Budgeting allows you to:

  • Manage your finances effectively
  • Monitor the performance of your business
  • Obtain funding for your business
  • Benchmark your financial goals
  • See potential problems earlier so you can take corrective actions

There are many different types of budgets you can prepare (or have a competent professional prepare) for your business. It is critical that you prepare a budget that best reflects the needs of your business. The following represent the main types of budgets:

  • Projected Profit and Loss Statement
  • Projected Balance Sheet
  • Cash Flow Budget
  • Marketing Budget

When preparing a budget, be sure to consider the following issues:

As a budget is used as a guide for the finances of your business, it is important to ensure that it is prepared properly. Set aside ample time to prepare your budget; then update it regularly, or whenever necessary.

Be realistic in your budgets. Use historical figures (if available) as a guide to help you budget costs and sales. However, always remember that historical data is only a guide, so you must try to anticipate any factors and changes that can influence the future and make it different than the past.

Allow for unforeseen expenditures. It is inevitable that your business may at some point be faced with expenses that were not originally planned for. It is a good idea to allow for some funds to be allocated as a contingency to meet unexpected costs.

Include input from other staff members when preparing the budget. They may be able to assist in determining more realistic figures. Further, when staff members are included in this process, they are more likely to be motivated to help achieve targets.

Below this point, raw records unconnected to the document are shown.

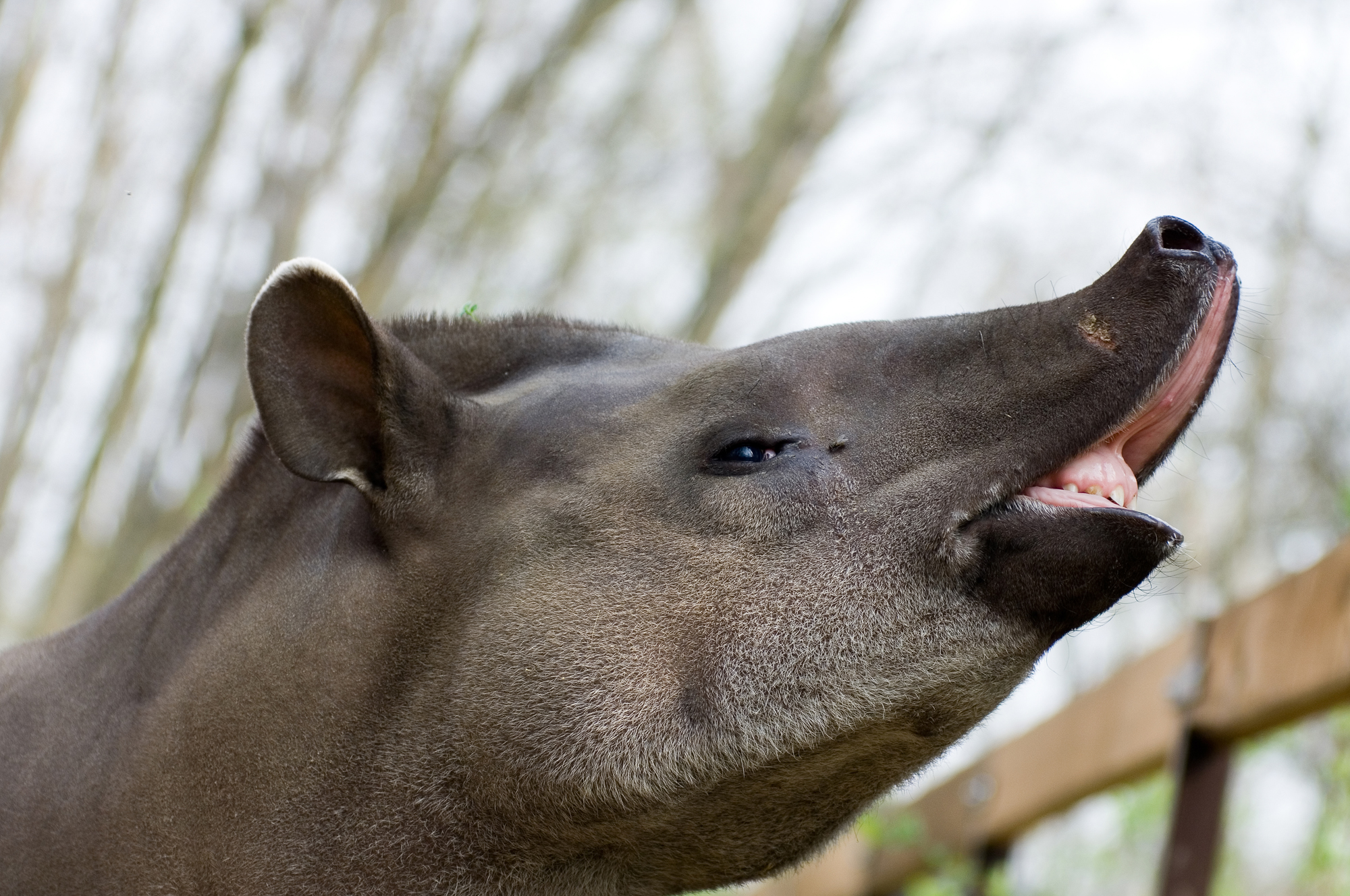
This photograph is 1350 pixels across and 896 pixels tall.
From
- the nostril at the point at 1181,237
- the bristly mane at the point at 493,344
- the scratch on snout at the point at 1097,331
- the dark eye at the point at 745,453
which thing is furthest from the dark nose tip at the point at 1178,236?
the bristly mane at the point at 493,344

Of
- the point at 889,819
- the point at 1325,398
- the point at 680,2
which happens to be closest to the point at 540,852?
the point at 889,819

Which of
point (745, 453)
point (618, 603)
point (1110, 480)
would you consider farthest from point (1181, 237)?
point (618, 603)

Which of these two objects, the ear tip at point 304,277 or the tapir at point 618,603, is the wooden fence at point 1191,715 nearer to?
the tapir at point 618,603

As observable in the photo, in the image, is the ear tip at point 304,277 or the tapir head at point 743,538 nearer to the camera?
the tapir head at point 743,538

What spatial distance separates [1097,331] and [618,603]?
1003 mm

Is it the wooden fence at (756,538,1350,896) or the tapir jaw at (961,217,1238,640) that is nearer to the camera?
the tapir jaw at (961,217,1238,640)

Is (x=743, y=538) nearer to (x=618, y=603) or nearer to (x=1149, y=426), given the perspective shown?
(x=618, y=603)

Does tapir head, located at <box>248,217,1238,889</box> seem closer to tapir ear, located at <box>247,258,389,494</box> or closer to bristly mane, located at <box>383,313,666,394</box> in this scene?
tapir ear, located at <box>247,258,389,494</box>

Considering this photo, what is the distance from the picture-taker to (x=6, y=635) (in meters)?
23.6

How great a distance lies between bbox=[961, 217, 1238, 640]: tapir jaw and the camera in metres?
2.47

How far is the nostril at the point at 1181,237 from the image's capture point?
2648mm

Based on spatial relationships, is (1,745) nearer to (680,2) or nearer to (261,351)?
(261,351)

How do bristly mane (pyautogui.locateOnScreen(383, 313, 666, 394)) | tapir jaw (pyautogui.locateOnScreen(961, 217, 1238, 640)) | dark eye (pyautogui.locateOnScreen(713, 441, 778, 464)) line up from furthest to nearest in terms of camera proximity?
1. bristly mane (pyautogui.locateOnScreen(383, 313, 666, 394))
2. dark eye (pyautogui.locateOnScreen(713, 441, 778, 464))
3. tapir jaw (pyautogui.locateOnScreen(961, 217, 1238, 640))

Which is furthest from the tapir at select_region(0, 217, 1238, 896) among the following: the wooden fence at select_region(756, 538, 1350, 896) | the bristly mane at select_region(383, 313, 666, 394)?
the wooden fence at select_region(756, 538, 1350, 896)
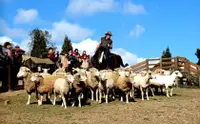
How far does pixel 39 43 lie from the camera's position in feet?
211

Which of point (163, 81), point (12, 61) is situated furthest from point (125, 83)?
point (12, 61)

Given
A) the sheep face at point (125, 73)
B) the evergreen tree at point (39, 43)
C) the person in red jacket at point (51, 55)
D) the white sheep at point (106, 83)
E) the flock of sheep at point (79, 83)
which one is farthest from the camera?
the evergreen tree at point (39, 43)

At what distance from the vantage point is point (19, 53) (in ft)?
60.8

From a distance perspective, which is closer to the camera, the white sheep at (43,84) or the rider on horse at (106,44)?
the white sheep at (43,84)

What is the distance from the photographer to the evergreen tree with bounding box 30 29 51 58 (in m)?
60.7

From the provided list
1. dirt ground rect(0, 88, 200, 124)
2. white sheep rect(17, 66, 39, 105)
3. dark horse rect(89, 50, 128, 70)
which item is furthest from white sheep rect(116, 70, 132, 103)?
white sheep rect(17, 66, 39, 105)

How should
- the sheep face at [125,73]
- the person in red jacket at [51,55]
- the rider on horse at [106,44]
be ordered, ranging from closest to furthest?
the sheep face at [125,73]
the rider on horse at [106,44]
the person in red jacket at [51,55]

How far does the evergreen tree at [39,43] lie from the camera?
60.7 meters

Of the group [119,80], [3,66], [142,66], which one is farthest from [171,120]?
[142,66]

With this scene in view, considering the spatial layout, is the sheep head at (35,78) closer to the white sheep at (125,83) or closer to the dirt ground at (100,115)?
the dirt ground at (100,115)

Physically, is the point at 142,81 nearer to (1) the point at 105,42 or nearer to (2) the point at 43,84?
(1) the point at 105,42

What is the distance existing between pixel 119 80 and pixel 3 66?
→ 7.70 meters

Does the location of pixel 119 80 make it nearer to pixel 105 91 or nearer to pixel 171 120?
pixel 105 91

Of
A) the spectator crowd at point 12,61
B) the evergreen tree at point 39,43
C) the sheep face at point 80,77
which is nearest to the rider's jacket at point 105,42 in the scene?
the spectator crowd at point 12,61
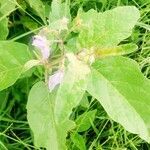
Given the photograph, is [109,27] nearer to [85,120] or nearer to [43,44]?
[43,44]

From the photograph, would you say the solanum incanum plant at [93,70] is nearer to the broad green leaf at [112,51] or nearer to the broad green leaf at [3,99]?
the broad green leaf at [112,51]

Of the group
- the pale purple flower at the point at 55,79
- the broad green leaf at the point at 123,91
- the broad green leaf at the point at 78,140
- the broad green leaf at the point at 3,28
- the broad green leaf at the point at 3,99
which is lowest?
the broad green leaf at the point at 78,140

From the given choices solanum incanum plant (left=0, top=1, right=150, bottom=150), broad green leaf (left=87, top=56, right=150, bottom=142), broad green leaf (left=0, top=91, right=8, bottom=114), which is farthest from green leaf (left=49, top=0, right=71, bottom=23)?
broad green leaf (left=0, top=91, right=8, bottom=114)

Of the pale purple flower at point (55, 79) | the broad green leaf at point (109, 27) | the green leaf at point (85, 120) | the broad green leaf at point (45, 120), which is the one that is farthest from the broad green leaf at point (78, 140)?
the broad green leaf at point (109, 27)

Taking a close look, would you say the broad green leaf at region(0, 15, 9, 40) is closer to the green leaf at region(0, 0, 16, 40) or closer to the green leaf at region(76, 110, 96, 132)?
the green leaf at region(0, 0, 16, 40)

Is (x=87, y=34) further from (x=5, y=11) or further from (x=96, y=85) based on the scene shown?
(x=5, y=11)

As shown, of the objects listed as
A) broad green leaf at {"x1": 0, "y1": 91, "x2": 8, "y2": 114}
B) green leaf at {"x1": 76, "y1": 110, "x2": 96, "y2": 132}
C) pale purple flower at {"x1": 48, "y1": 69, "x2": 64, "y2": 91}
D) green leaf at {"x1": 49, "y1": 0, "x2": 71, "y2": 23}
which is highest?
green leaf at {"x1": 49, "y1": 0, "x2": 71, "y2": 23}

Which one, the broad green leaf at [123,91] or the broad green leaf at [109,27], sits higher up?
the broad green leaf at [109,27]
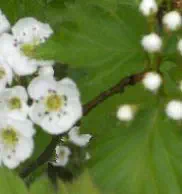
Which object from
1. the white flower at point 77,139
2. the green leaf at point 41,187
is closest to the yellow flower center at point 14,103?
the green leaf at point 41,187

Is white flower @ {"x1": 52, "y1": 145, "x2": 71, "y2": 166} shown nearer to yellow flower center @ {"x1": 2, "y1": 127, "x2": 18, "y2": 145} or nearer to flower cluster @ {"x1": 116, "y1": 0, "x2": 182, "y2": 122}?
yellow flower center @ {"x1": 2, "y1": 127, "x2": 18, "y2": 145}

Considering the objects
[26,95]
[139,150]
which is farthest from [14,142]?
[139,150]

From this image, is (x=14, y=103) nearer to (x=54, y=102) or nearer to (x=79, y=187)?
(x=54, y=102)

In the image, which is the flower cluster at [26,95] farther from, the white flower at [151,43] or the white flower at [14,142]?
the white flower at [151,43]

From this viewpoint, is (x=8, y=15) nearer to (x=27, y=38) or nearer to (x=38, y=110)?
(x=27, y=38)

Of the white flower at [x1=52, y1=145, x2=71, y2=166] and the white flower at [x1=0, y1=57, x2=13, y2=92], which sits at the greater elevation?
the white flower at [x1=0, y1=57, x2=13, y2=92]

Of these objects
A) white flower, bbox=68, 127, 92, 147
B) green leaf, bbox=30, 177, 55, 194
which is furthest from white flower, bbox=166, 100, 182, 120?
white flower, bbox=68, 127, 92, 147
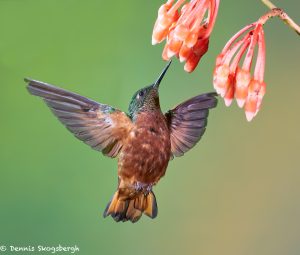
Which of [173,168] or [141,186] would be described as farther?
[173,168]

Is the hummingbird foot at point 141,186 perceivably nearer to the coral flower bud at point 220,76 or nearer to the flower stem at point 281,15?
the coral flower bud at point 220,76

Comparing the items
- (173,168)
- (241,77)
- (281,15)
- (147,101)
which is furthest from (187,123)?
(173,168)

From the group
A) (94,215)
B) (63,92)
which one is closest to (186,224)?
(94,215)

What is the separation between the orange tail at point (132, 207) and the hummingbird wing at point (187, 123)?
166mm

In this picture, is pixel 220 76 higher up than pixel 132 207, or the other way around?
pixel 220 76

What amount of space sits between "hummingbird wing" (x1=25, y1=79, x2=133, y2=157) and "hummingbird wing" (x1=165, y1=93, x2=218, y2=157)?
14 cm

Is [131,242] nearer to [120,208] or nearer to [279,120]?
[279,120]

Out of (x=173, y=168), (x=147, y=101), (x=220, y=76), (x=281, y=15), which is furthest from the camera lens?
(x=173, y=168)

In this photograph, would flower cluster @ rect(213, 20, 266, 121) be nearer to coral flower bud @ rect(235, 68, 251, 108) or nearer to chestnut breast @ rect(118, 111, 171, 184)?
coral flower bud @ rect(235, 68, 251, 108)

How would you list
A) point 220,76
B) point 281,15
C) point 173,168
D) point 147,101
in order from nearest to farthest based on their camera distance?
point 281,15 < point 220,76 < point 147,101 < point 173,168

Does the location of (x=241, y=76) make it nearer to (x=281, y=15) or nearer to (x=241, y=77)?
(x=241, y=77)

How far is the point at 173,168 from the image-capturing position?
2.94m

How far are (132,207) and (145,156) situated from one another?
0.16 m

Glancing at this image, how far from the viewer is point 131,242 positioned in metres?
2.92
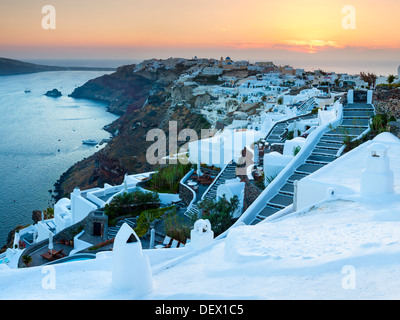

For more information on the budgeting process, and tools to assist you, visit

Step 7: Taxation

I have yet to meet anyone who likes the tax man; not even other tax men like tax men, but when starting a business, you will be obliged to register your business for tax purposes. You will need to check with the appropriate tax authority in your country or region. As an example, here are some things that you may need in order to register your business in Australia:

  • Australian business number (ABN)
  • Fringe benefits tax (FBT)
  • Goods and services tax (GST)
  • Tax file number (TFN)

The USA counterpart to this list would be:

  • Federal Employee ID Number (EIN)
  • State Registration of your business entity
  • Assumed Business Name (ABN) registered with the state

Depending on your location, you may also need to understand your obligations with respect to:

  • Capital Gains Tax (CGT)


  • Excise duties
  • Fringe Benefits Tax (FBT)
  • Goods and Services Tax (GST)
  • Income tax for business
  • International Tax
  • Land tax
  • Pay As You Go (PAYG) withholding
  • Payroll tax
  • Rates
  • Stamp duty
  • Superannuation for employees

This will vary based upon the country or countries you plan to operate in, but most countries have similar entities/ obligations. Always check with a competent accountant or financial planner (many are accountants also) in the venue you will operate in. Apart from these, there are a number of possible tax concessions and rebates that may be available for your business if:

  • You are an individual, partnership, company, or trust;
  • You are carrying on a business; and
  • You have an aggregated turnover of less than $2 million.

The benefits of these concessions include:

  • A choice to account for GST on a cash basis
  • Simplified trading stock rules
  • Simpler depreciation rules
  • Immediate deductions for certain prepaid business expenses
  • Entrepreneur’s Tax Offset (ETO)

This is where your accountant and bookkeeper should shine to keep you compliant and on the happy side of the tax man. Personally I speak to my bookkeeper weekly, and at least monthly to my accountant. This way I can make sure I keep abreast of my businesses and things don’t go too far astray before I can take corrective action to get things back on track if they have wandered.

Don’t limit using your accountant and bookkeeper for compliance issues only; they are usually involved with many other companies, so they can be knowledgeable business advisors. They can help you plan. In fact, you, your business coach, your accountant, your finance broker, your bookkeeper, and your financial planner should be the very best of friends and meet together as a team regularly so you get the most from their advice and services.